→ Anweisung 1
Gib aus den Einträgen die Zeilen zwischen der Zeile mit „Considering this photograph, is“ und der Zeile mit „5. yellow vehicle“, beide eingeschlossen, wortgetreu wieder.

=-=-=-=-=

# Samsung SSD 840 Pro / Virtueller Arbeitsspeicher? / Benchmark



## timstar88 (7. Juli 2013)

Hey,
wollte mal hören wieviel virtuellen Arbeitsspeicher ich meinem System geben sollte?
Habe eine Samsung SSD 840 Pro + 32 GB RAM. Standardmässig sind nun 32 GB als
virtueller Arbeitsspeicher eingestellt.
Sollte ich diesen reduzieren oder gar komplett deaktivieren?

Zudem wollte ich mal alle 840 Pro Besitzer fragen was ihr so für Werte mit eurer 
SSD habt.
Hier meine:


----------



## the.hai (7. Juli 2013)

Was machst dudenn mit deinem PC, dass du neben 32GB Arbeitsspeicher noch virtuellen RAM brauchst? Ich habs noch nie geschafft ihn VOLL auszufüllen.


----------



## timstar88 (8. Juli 2013)

Ich sagte nur das es standardmässig so eingestellt ist.
Daher frage ich ja.
habs jetzt mal auf 100mb-2gb eingestellt..


----------



## Johnnii360 (8. Juli 2013)

Bei einer SSD kann man den Virtuellen Arbeitsspeicher eigentlich auch abstellen. Allerdings gibt es ältere Programme die sich daran stören und dann abstürzen wenn der RAM mal voll ist und ausgelagert werden muss. Dazu kommt, dass Windows Probleme damit hat dann Memory Dumps bei BSODs zu erstellen, die sehr bei der Fehleranalyse helfen - musste ich letztens leider feststellen. Am besten man lässt Windows automatisch verwalten. Ansonsten 32GiB lassen, damit der Inhalt Deines RAMs für Dumps im Notfall schon reservierten Platz auf Deiner SSD hat.

=-=-=-=-=

→ Anweisung 2
Beantworte zum Forenthread:
(a) Wie viel RAM hat timstar88 in seinem System?
(b) Auf welchen Bereich stellt timstar88 den virtuellen Arbeitsspeicher schließlich ein?
(c) Was hält Johnnii360 für die beste Lösung?

→ Vorliegende Einträge

=-=-=-=-=

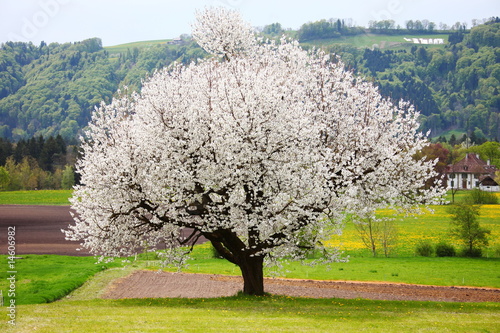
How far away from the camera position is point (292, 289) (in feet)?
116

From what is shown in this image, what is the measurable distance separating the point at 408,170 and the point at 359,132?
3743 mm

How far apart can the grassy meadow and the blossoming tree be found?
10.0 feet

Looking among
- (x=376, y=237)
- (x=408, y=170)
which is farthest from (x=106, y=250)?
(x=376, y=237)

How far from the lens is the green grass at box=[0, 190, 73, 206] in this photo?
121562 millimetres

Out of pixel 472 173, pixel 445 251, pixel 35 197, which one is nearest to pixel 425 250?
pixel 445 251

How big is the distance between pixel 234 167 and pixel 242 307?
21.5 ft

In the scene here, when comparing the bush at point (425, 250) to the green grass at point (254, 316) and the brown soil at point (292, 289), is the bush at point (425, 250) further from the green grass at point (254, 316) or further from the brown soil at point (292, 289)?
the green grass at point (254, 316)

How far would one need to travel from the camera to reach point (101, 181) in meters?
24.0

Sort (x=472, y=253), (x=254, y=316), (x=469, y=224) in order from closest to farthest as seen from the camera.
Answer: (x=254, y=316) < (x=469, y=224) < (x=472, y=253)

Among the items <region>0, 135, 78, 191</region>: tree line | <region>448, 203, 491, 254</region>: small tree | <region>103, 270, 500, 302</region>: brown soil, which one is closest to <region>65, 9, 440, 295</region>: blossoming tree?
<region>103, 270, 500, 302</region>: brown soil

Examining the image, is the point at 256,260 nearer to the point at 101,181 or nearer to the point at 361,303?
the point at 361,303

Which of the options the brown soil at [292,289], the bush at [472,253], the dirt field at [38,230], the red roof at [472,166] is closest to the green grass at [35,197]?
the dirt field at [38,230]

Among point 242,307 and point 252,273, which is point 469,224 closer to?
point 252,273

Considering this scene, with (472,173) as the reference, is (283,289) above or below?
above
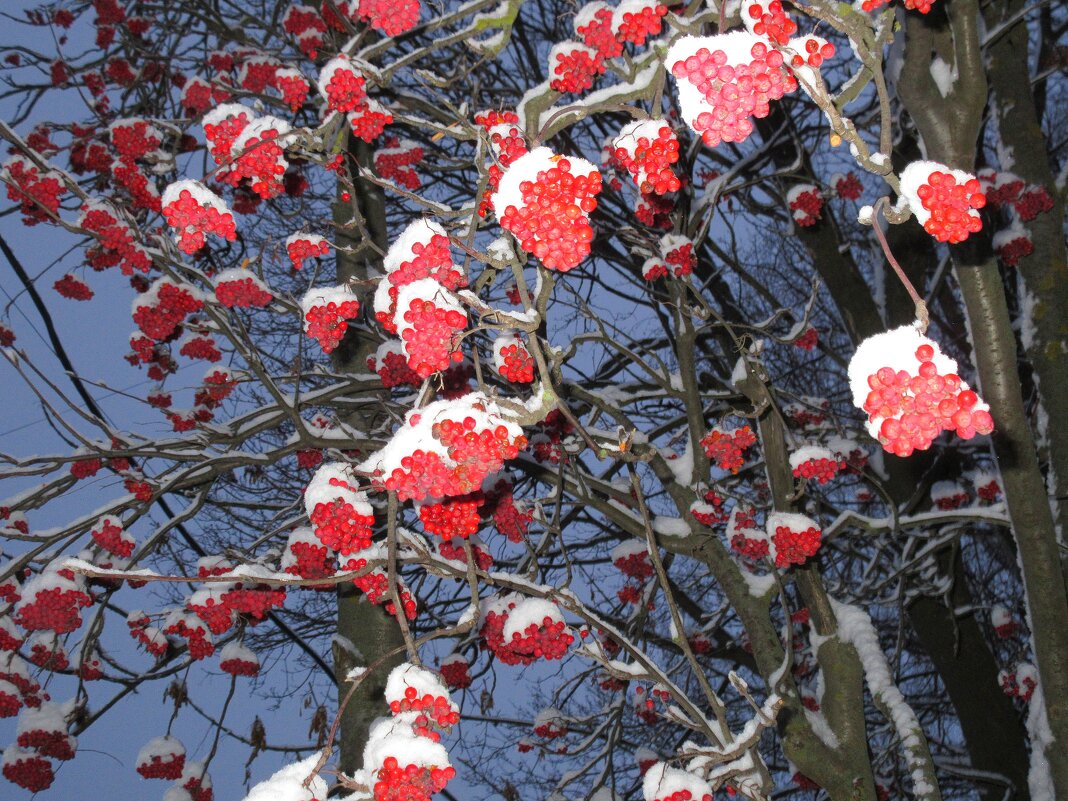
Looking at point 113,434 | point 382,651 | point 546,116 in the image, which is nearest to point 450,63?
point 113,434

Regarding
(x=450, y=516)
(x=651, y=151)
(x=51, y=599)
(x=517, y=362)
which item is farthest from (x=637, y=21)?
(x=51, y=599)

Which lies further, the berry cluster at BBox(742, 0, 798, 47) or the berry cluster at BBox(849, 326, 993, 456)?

=-=-=-=-=

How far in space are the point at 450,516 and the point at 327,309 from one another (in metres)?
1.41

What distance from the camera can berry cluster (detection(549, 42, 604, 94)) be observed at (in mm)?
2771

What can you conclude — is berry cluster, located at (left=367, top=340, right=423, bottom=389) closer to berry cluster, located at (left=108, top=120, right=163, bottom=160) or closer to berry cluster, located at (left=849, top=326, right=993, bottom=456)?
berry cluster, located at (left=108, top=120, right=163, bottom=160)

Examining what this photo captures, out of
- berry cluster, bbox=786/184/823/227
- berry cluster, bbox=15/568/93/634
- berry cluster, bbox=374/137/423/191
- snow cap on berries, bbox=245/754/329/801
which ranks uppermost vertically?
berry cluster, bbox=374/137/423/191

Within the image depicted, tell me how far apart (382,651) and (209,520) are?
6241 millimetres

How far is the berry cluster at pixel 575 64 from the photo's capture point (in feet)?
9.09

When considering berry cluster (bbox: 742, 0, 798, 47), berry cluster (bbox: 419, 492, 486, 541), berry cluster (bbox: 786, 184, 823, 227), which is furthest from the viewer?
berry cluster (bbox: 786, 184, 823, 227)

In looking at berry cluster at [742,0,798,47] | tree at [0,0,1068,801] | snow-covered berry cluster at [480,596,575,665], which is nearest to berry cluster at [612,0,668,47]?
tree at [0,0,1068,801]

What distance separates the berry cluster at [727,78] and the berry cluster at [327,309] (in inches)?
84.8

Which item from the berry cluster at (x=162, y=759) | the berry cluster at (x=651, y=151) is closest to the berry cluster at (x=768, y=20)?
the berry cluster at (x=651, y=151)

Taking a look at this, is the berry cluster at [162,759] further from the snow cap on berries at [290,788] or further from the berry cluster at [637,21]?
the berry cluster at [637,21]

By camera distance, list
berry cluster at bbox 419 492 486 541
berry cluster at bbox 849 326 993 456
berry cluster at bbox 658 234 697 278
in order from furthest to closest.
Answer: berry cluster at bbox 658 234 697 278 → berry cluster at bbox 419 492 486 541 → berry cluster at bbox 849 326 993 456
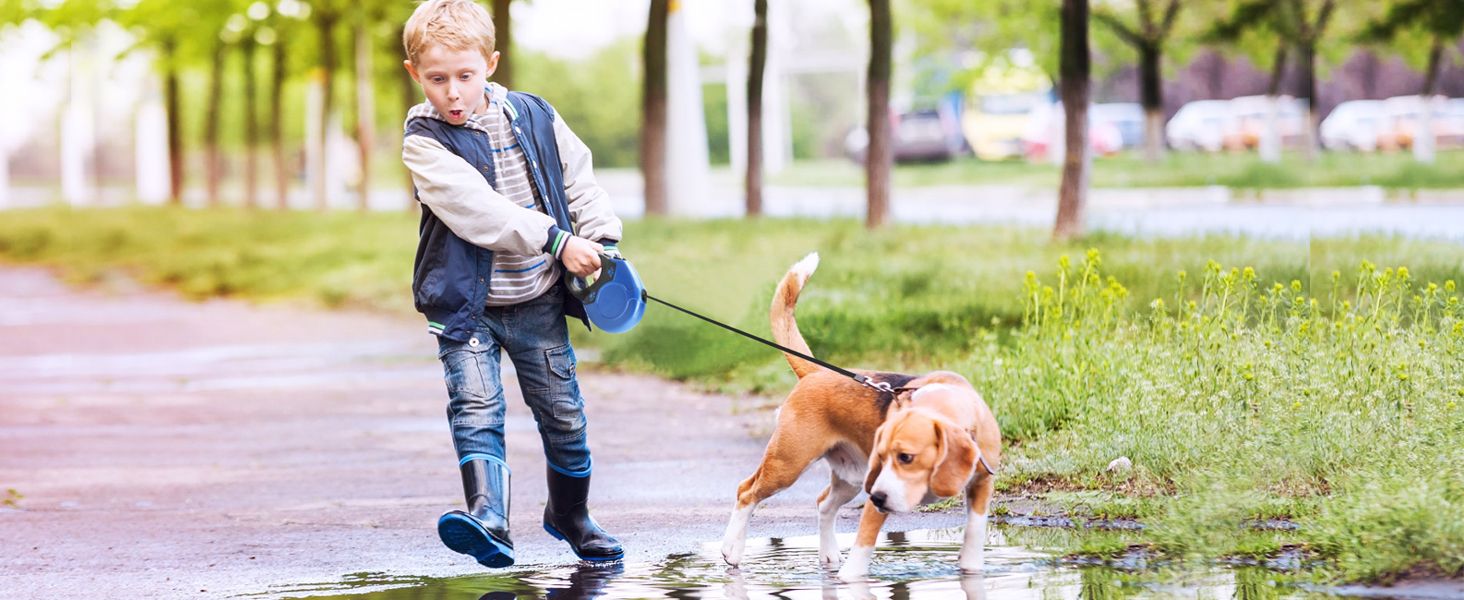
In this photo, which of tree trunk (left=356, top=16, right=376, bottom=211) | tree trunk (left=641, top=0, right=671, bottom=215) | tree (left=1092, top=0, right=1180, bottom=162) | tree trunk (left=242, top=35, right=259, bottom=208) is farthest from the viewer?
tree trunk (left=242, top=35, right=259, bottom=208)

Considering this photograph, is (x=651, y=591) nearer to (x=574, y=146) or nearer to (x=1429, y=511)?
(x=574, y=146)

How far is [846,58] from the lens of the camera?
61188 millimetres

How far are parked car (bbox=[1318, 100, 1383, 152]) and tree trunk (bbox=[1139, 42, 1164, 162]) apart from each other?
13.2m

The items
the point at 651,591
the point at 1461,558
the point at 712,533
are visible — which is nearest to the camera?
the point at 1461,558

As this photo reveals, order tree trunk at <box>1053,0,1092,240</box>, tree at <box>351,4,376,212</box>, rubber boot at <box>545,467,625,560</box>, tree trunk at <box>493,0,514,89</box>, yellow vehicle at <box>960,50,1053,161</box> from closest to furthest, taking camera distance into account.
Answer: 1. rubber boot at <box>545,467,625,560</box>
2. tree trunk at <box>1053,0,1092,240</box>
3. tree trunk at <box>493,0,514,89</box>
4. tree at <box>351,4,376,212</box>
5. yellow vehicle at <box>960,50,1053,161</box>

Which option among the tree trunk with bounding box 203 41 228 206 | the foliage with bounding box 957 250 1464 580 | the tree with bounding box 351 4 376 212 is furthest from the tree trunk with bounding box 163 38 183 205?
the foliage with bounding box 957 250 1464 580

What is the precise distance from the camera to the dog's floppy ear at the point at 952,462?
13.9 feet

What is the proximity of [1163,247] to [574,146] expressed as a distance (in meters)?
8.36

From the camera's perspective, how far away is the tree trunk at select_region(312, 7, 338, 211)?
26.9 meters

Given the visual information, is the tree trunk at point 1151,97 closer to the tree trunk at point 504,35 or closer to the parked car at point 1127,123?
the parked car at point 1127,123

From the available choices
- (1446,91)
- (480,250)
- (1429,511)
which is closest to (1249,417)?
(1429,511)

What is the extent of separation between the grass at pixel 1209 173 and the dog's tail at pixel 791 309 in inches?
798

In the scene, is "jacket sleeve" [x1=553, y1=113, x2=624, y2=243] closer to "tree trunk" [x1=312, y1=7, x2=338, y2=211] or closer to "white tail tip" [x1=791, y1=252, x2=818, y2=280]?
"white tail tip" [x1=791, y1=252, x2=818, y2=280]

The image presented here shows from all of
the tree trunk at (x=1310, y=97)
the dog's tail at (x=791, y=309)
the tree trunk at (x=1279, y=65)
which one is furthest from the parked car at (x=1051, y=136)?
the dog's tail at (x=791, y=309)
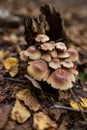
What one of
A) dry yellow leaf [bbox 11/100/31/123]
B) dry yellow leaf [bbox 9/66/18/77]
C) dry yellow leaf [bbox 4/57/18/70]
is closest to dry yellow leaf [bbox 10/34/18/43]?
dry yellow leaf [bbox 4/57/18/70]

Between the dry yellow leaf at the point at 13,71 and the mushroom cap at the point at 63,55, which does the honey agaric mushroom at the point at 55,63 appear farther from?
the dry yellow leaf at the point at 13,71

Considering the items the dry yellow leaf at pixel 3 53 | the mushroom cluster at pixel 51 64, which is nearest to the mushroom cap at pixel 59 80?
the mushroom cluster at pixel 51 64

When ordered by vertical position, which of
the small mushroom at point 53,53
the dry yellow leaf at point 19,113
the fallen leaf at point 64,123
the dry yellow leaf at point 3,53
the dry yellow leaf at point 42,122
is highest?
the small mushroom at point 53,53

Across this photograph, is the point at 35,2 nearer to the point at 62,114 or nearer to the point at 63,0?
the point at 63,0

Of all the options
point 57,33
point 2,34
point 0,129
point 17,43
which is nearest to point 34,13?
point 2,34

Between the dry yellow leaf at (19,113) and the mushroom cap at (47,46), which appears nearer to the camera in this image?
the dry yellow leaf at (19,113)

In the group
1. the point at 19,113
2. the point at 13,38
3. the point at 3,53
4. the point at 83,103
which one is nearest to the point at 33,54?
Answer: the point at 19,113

=-=-=-=-=

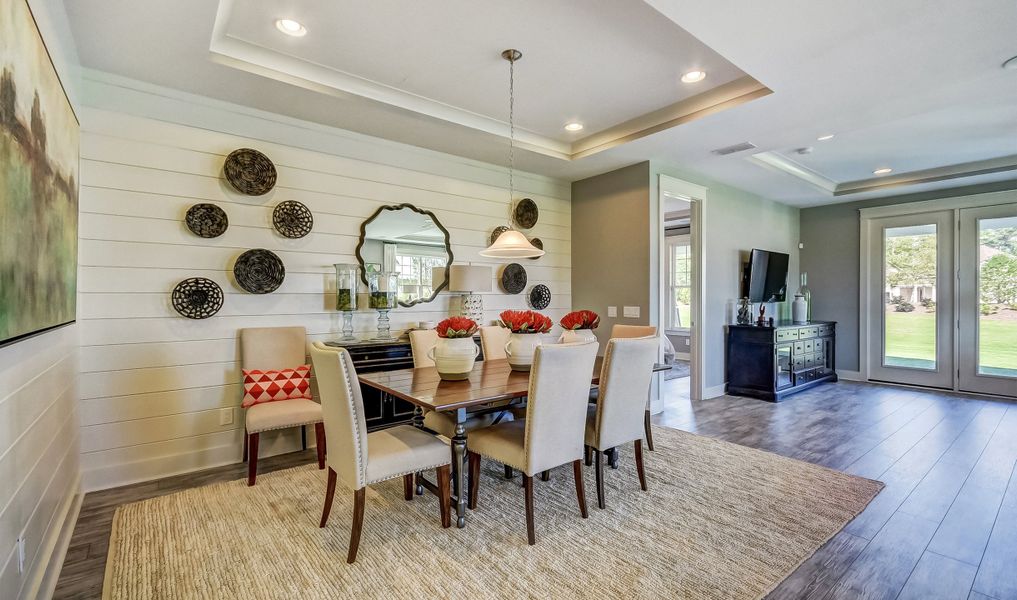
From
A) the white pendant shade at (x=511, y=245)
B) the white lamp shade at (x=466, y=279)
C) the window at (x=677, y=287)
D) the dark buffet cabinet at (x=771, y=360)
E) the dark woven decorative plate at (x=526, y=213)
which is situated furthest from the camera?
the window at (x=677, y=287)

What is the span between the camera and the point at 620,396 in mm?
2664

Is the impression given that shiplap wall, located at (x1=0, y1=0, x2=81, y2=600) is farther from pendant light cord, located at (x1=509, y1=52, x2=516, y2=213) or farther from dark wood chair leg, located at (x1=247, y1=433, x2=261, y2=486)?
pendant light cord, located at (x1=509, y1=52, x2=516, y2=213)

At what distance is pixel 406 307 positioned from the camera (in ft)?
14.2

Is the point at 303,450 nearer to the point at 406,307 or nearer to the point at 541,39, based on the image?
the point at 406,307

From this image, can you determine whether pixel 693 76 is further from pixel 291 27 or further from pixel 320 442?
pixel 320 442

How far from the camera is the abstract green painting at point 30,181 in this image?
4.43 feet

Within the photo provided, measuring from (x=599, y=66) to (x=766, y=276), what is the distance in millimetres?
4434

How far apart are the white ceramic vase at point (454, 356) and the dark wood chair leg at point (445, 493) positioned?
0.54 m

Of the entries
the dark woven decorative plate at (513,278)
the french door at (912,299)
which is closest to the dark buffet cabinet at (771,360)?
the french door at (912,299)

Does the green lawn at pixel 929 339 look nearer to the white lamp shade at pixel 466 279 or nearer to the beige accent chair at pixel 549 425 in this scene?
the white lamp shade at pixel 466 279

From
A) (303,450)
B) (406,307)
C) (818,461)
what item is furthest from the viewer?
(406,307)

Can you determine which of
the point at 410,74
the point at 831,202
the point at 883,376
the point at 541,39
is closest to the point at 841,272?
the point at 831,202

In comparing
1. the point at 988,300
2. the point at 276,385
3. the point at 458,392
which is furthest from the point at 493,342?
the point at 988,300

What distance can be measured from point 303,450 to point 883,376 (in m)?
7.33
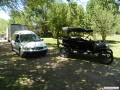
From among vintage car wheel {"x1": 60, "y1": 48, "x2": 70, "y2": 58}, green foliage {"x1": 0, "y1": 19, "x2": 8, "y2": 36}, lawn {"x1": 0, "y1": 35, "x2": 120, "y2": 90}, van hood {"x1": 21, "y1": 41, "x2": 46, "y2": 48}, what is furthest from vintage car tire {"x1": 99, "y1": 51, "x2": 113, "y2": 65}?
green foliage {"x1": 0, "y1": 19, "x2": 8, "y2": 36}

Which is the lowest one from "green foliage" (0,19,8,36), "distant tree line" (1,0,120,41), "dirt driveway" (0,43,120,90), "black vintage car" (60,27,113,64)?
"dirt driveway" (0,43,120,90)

=-=-=-=-=

→ Vollständige Antwort 1
Considering this photograph, is (x=651, y=591) nearer to (x=574, y=146) or nearer to (x=1429, y=511)?
(x=574, y=146)

How far is [846,58] from the lens of the camera?
61188 millimetres

How far are parked car (bbox=[1318, 100, 1383, 152]) and tree trunk (bbox=[1139, 42, 1164, 162]) apart from each other?
13.2m

The items
the point at 651,591
the point at 1461,558
the point at 712,533
are visible — which is nearest to the camera?
the point at 1461,558

As this photo reveals, order tree trunk at <box>1053,0,1092,240</box>, tree at <box>351,4,376,212</box>, rubber boot at <box>545,467,625,560</box>, tree trunk at <box>493,0,514,89</box>, yellow vehicle at <box>960,50,1053,161</box> from closest to furthest, taking camera distance into account.
Answer: 1. rubber boot at <box>545,467,625,560</box>
2. tree trunk at <box>1053,0,1092,240</box>
3. tree trunk at <box>493,0,514,89</box>
4. tree at <box>351,4,376,212</box>
5. yellow vehicle at <box>960,50,1053,161</box>

→ Vollständige Antwort 2
(a) 32 GB RAM.
(b) Auf 100 MB bis 2 GB.
(c) Windows den virtuellen Arbeitsspeicher automatisch verwalten zu lassen.